Load networks as a list of igraph objects — loadNetworks • CroCoNet

Loads the TSV files containing the gene-gene edge weights and summarizes them as a list of igraph objects per replicate (i.e. cell line or biological replicate within a species).

Usage

loadNetworks(
  path,
  replicate_names = NULL,
  rep = 1L,
  directed = TRUE,
  min_occurrence = 2L,
  n_cores = 1L
)

Arguments

path: Character, the path where the files containing the gene-gene edge weights can be found.
replicate_names: Character vector, the names of the replicates that were used for network reconstruction. These are expected to be the base names of the TSV files (format: nameOfReplicate.tsv or nameOfReplicate_index.tsv).
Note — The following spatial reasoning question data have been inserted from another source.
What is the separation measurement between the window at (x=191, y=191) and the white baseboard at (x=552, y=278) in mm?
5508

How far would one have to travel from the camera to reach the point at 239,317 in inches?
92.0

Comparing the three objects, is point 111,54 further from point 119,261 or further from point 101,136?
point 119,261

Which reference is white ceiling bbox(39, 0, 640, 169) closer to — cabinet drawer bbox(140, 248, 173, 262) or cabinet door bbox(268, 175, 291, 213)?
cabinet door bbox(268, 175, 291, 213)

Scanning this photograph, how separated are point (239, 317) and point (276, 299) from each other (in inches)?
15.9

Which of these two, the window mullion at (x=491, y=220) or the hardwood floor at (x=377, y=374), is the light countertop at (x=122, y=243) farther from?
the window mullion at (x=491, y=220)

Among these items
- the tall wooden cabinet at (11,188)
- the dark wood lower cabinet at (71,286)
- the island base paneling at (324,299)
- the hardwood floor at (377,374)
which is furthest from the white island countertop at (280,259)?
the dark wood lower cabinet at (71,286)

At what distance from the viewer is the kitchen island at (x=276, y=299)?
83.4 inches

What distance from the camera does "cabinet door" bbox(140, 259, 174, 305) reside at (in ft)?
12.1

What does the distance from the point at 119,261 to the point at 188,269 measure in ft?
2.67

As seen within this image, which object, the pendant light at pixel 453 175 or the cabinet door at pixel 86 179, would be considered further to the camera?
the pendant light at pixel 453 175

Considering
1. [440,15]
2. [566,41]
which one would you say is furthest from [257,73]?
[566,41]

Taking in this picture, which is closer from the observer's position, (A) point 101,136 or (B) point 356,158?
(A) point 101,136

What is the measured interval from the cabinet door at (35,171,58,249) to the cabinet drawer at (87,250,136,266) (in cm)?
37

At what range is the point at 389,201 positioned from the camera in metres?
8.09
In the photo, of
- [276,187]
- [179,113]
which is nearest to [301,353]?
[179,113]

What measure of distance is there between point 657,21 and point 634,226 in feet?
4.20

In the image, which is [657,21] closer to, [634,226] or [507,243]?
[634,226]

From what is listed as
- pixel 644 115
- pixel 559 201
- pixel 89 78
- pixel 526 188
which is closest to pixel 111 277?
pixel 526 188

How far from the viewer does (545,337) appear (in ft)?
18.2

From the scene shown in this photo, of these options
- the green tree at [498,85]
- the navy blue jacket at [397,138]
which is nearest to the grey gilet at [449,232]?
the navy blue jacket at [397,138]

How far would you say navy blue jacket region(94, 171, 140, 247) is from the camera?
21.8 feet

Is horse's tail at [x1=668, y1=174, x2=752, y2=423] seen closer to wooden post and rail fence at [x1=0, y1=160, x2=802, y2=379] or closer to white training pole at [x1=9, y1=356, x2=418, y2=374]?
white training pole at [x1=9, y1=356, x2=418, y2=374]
If set to NULL (default), the names are deduced from the file names by stripping anything starting with "_" and ".tsv".
rep: Integer, the number of output files per replicate, e.g. the number of different subsamplings or the number of independent runs in case of a stochastic network inference algorithm (default: 1). If rep > 1, the TSV files are expected to be indexed from 1 to rep for each replicate (format: nameOfReplicate_index.tsv).
directed: Logical indicating whether the network inference method produces a directed output, i.e. whether geneA-geneB and geneB-geneA can both be present among the edges (default: TRUE). For GRNBoost2 this has to be left as TRUE, while for correlation-based methods this has to most likely be set to FALSE.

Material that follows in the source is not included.